When some Anchorage precincts ran out of ballots on Election Day, frustrated voters were asked to cast substitute ballots. They selected their mayor using ballots printed for faraway precincts. They marked their vote on a controversial gay rights proposal on blue sample ballots or hastily made photocopies. On Thursday, 1,800 of those makeshift ballots were being counted at City Hall even as election officials and city leaders work to untangle just what went wrong April 3. The replacement ballots couldn’t be counted alongside regular ballots the night of the election because they’re incompatible with voting machines, said City Clerk Barbara Gruenstein. “These are the ones that people showed up at their own home precincts … but there was a shortage of ballots,” Gruenstein said. “So they voted a sample ballot that won’t slide through the machine.” The city will release results of the 1,800 “unscannable” votes as soon as they become available, Gruenstein said.

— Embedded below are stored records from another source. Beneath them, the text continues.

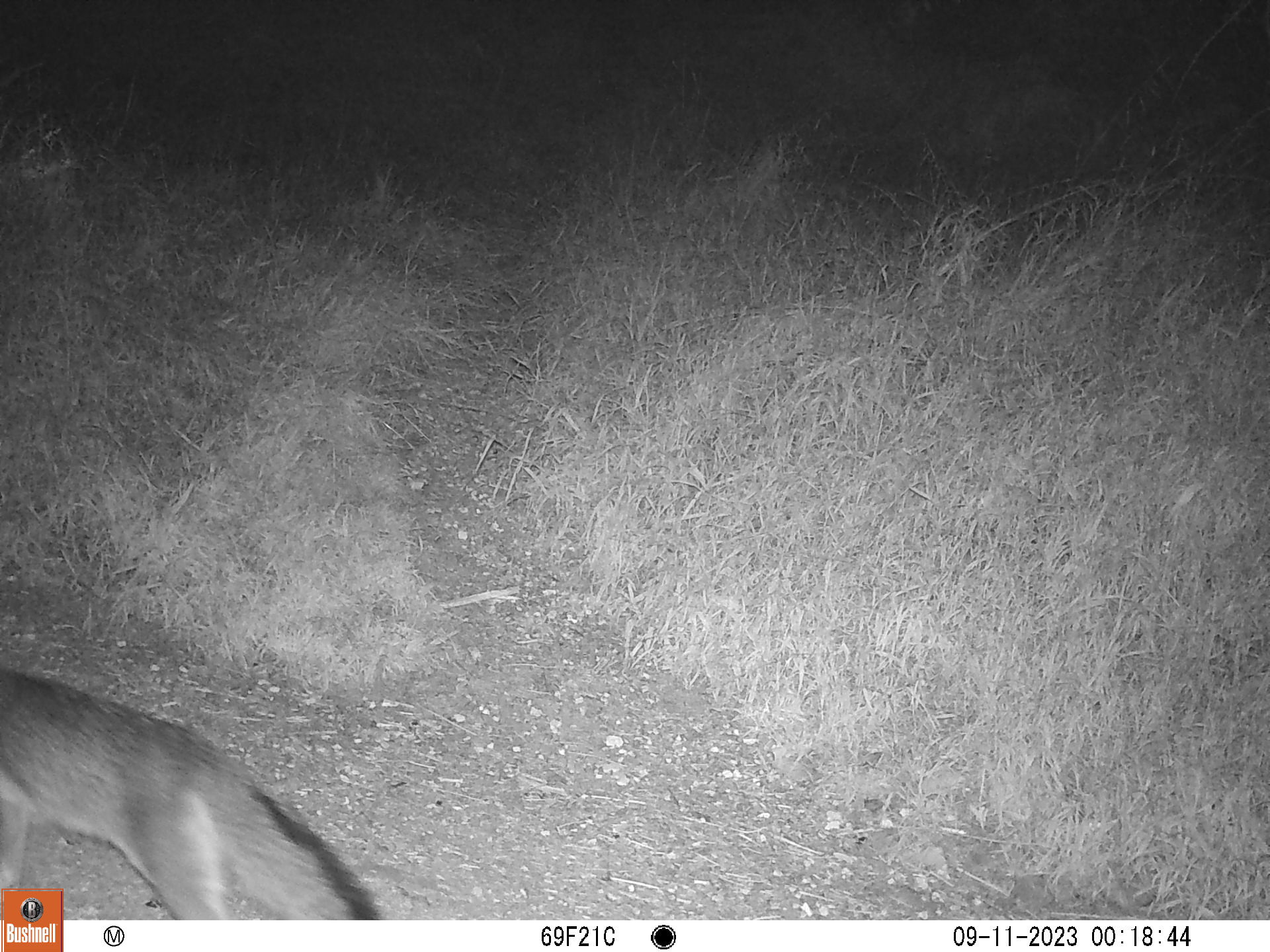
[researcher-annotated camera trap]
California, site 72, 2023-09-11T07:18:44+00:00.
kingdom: Animalia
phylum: Chordata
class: Mammalia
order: Carnivora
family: Canidae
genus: Urocyon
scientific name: Urocyon cinereoargenteus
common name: gray fox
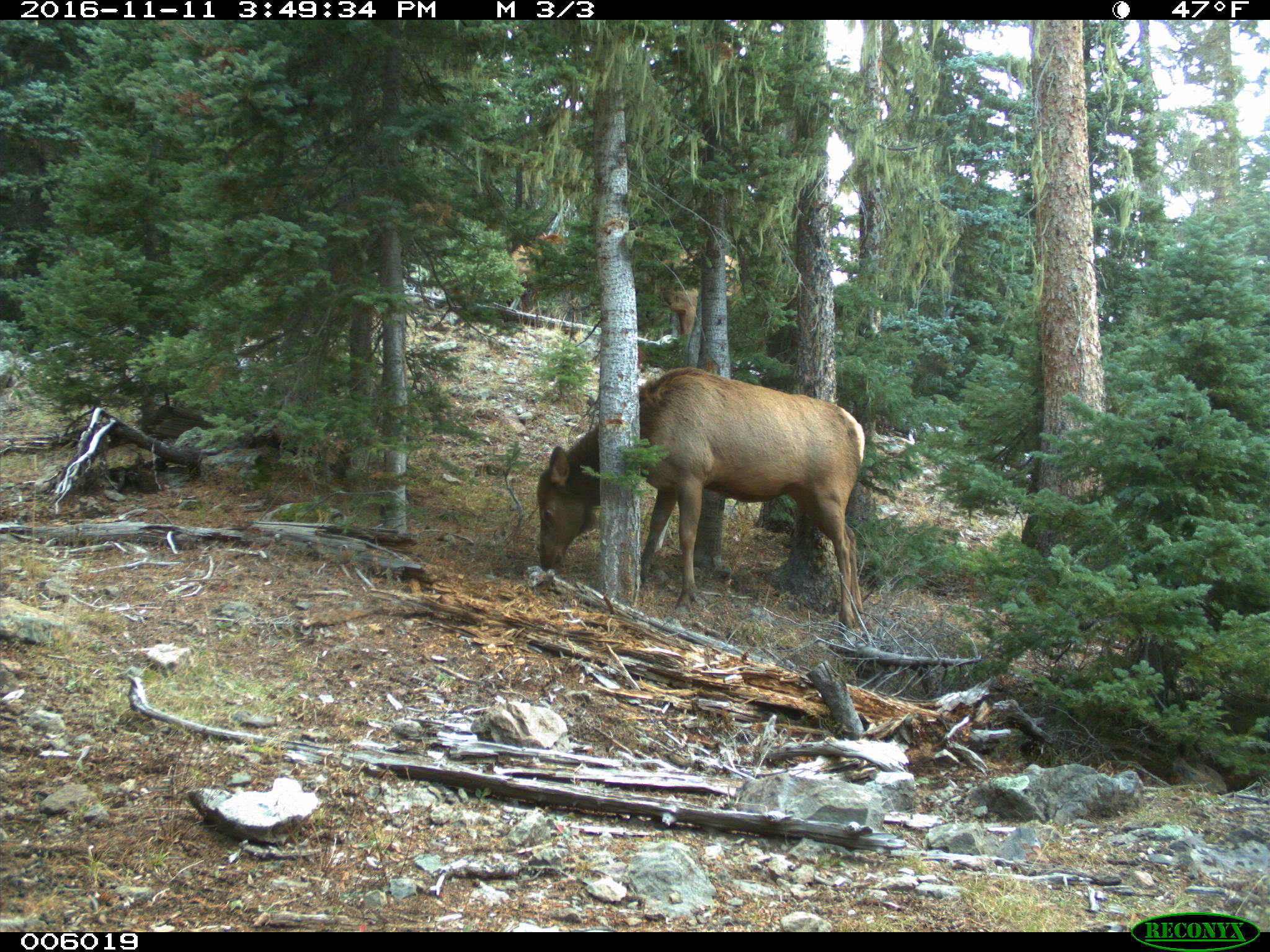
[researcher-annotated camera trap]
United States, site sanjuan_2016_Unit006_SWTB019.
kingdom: Animalia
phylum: Chordata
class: Mammalia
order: Artiodactyla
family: Cervidae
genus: Cervus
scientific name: Cervus elaphus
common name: red deer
Cervus elaphus (red deer).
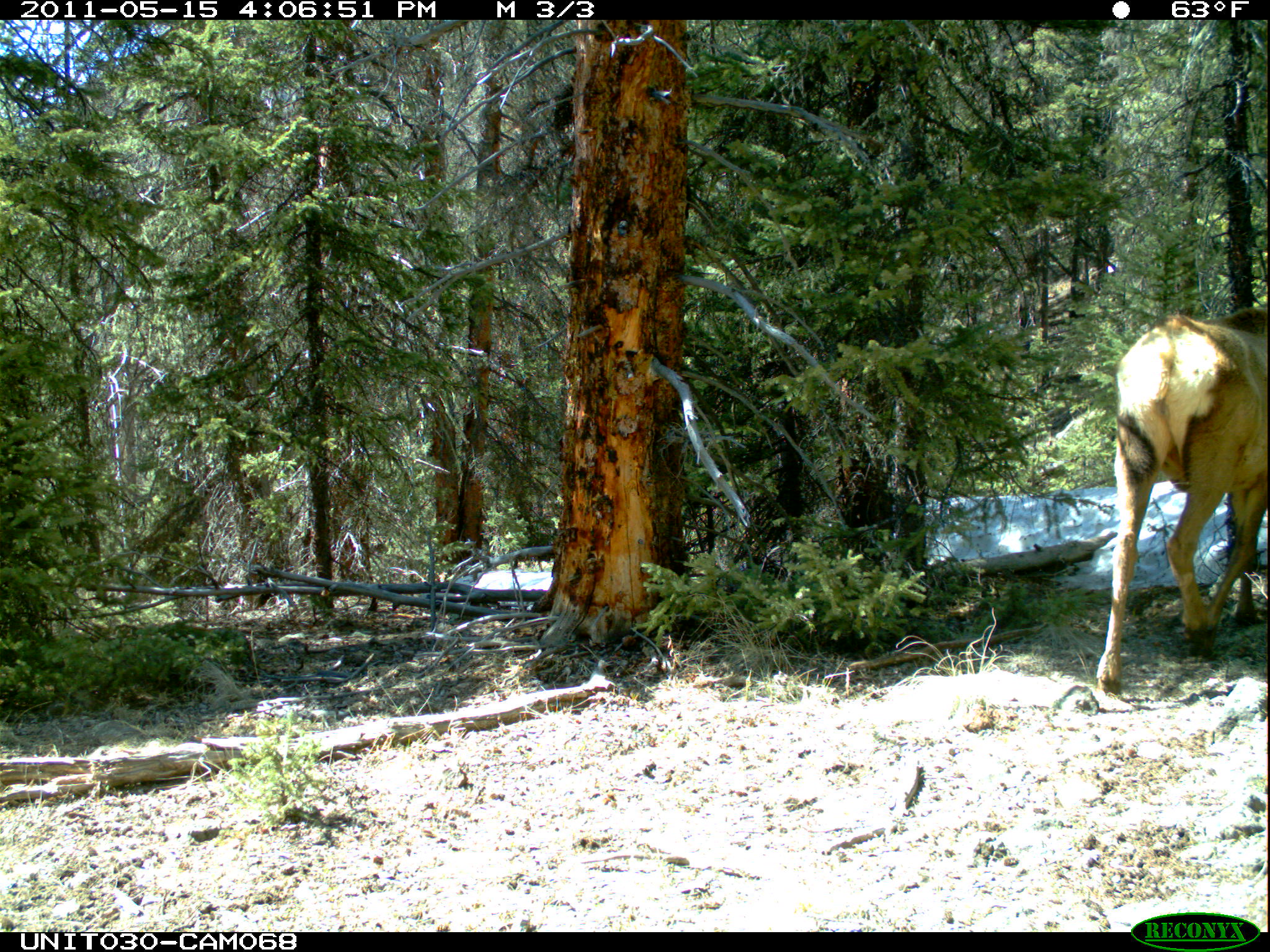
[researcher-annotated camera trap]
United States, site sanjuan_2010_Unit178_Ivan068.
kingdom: Animalia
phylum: Chordata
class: Mammalia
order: Artiodactyla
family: Cervidae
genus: Cervus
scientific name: Cervus elaphus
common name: red deer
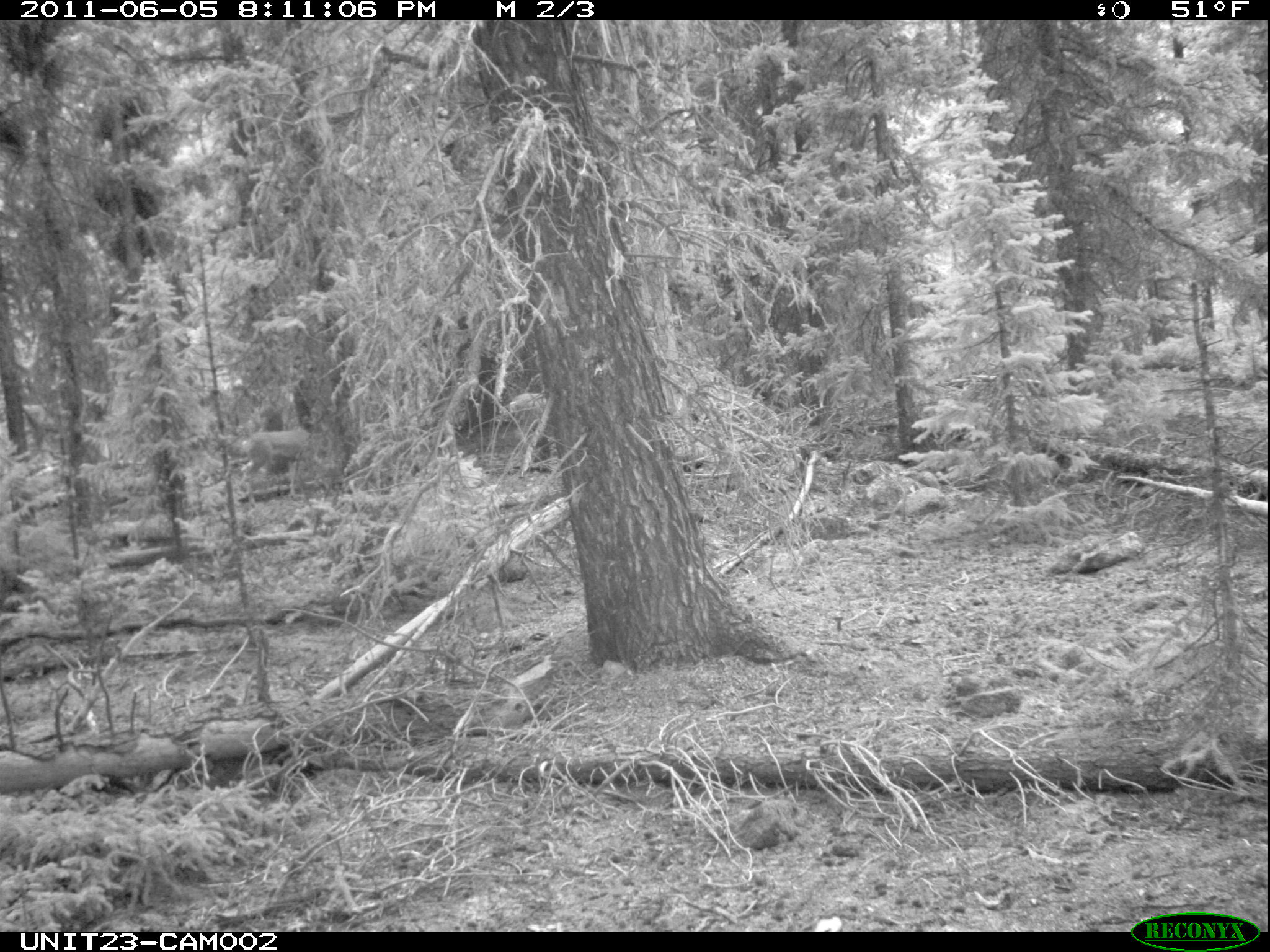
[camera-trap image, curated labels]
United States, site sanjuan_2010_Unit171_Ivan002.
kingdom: Animalia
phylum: Chordata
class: Mammalia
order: Artiodactyla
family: Cervidae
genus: Odocoileus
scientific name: Odocoileus hemionus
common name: mule deer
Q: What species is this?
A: Odocoileus hemionus (mule deer).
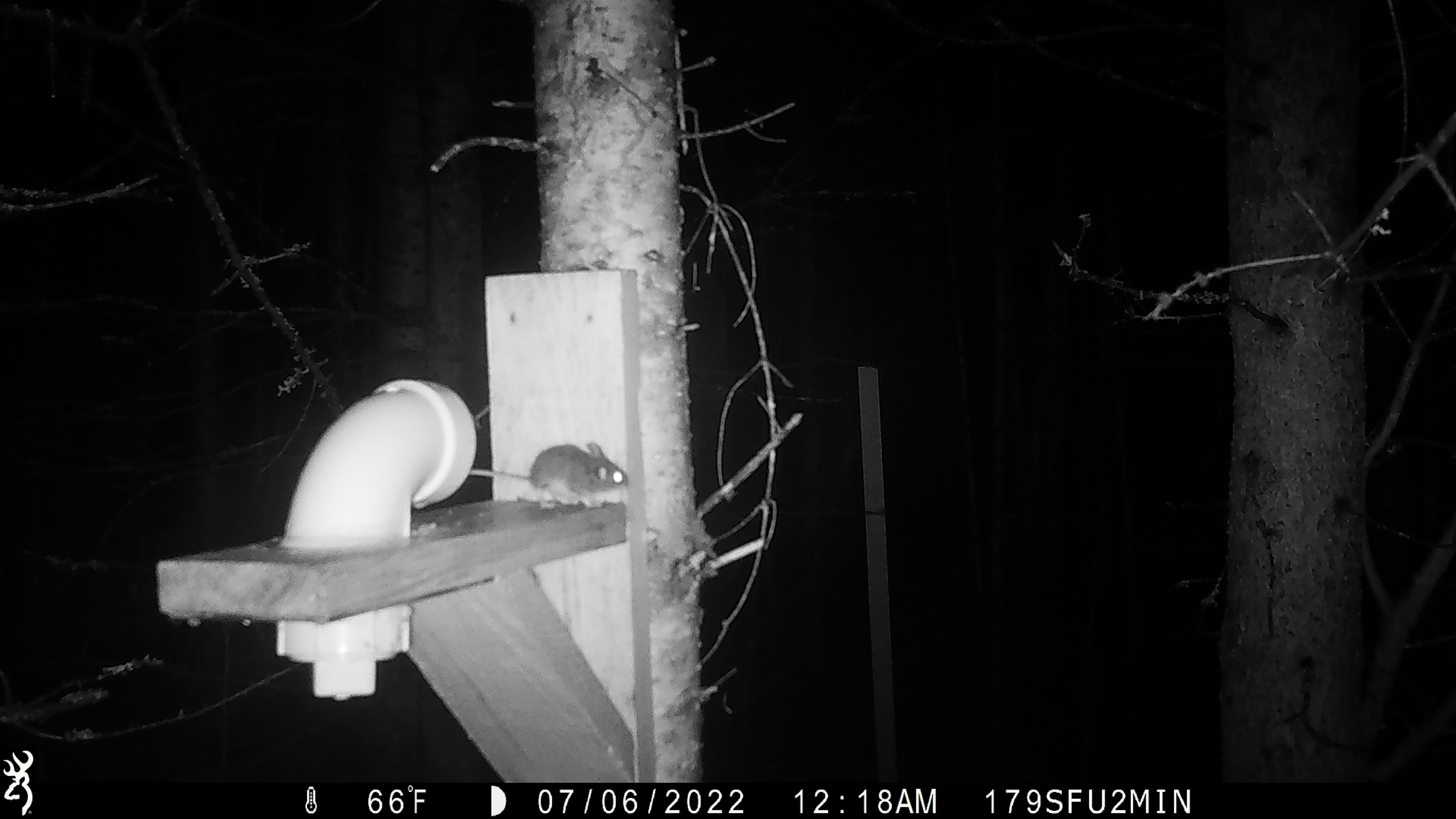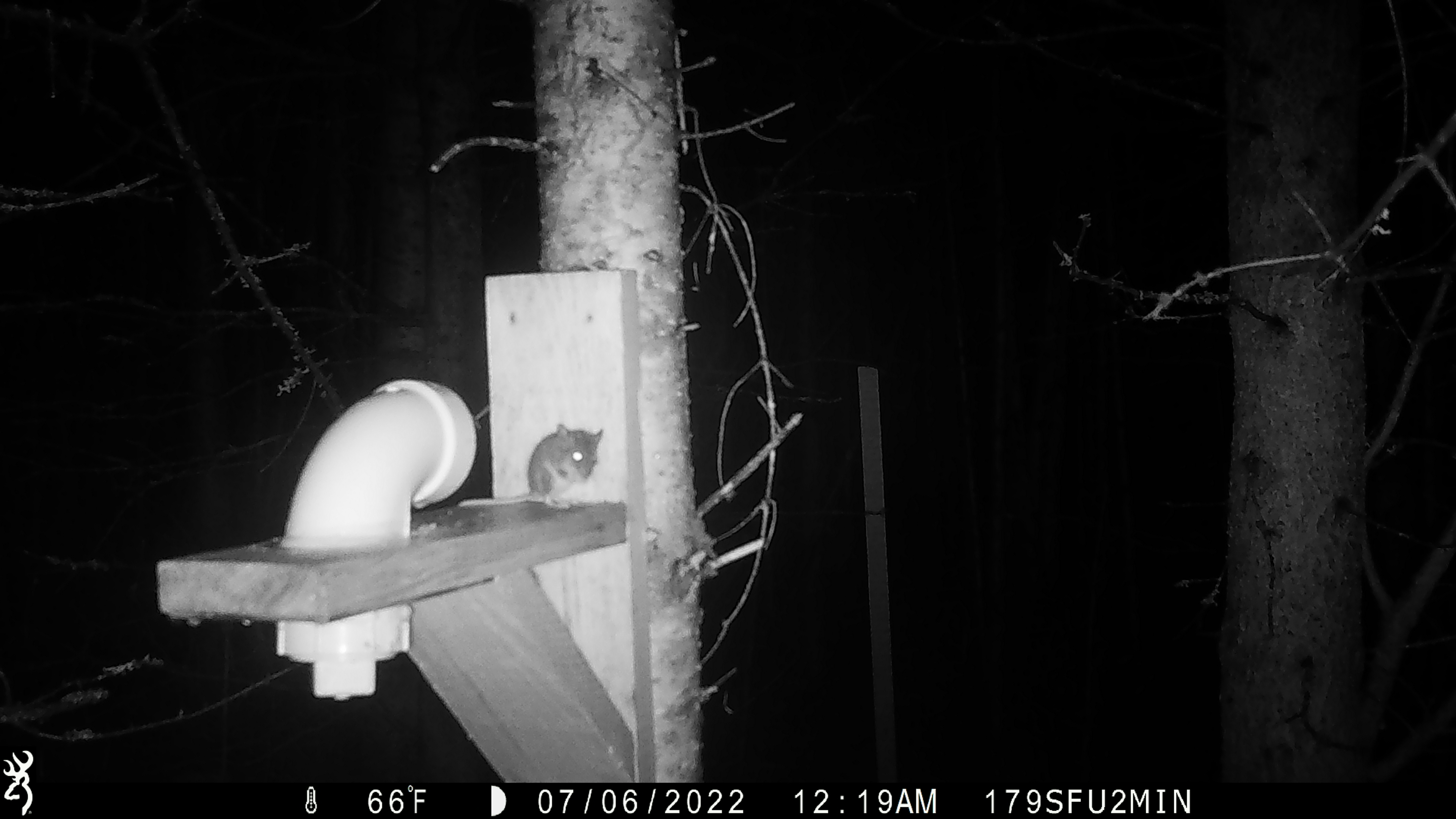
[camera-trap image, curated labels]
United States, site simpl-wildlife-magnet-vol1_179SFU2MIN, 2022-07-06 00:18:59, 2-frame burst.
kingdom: Animalia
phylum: Chordata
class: Mammalia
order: Rodentia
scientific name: Rodentia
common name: mouse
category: mouse sp.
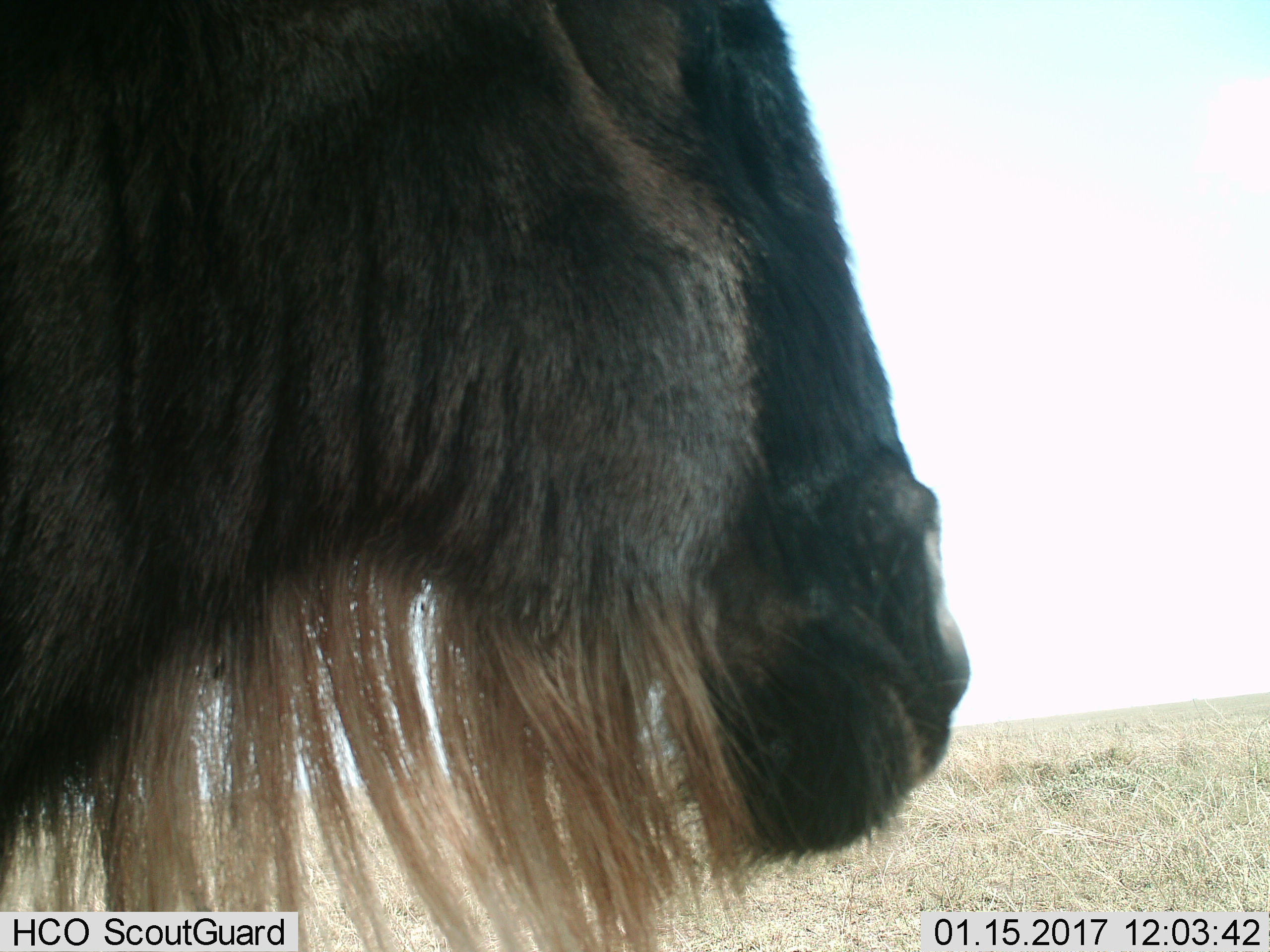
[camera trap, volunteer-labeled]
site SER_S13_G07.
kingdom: Animalia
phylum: Chordata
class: Mammalia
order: Artiodactyla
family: Bovidae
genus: Connochaetes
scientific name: Connochaetes taurinus taurinus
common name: blue wildebeest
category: wildebeestblue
Wildebeestblue (blue wildebeest) (Connochaetes taurinus taurinus), count 1. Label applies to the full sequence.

Also on Thursday, the American Civil Liberties Union of Alaska announced it had made a public records request calling on the city to produce detailed paperwork that would reveal how many ballots were sent to each precinct, the names of people who voted questioned ballots and other information.
The latest counting effort, which began at 2 p.m., is one more step toward learning exactly how many people cast eligible ballots in the city elections and whom they voted for. A trickier question — how many people tried to vote but were unable to because of the shortages? — will be harder to answer.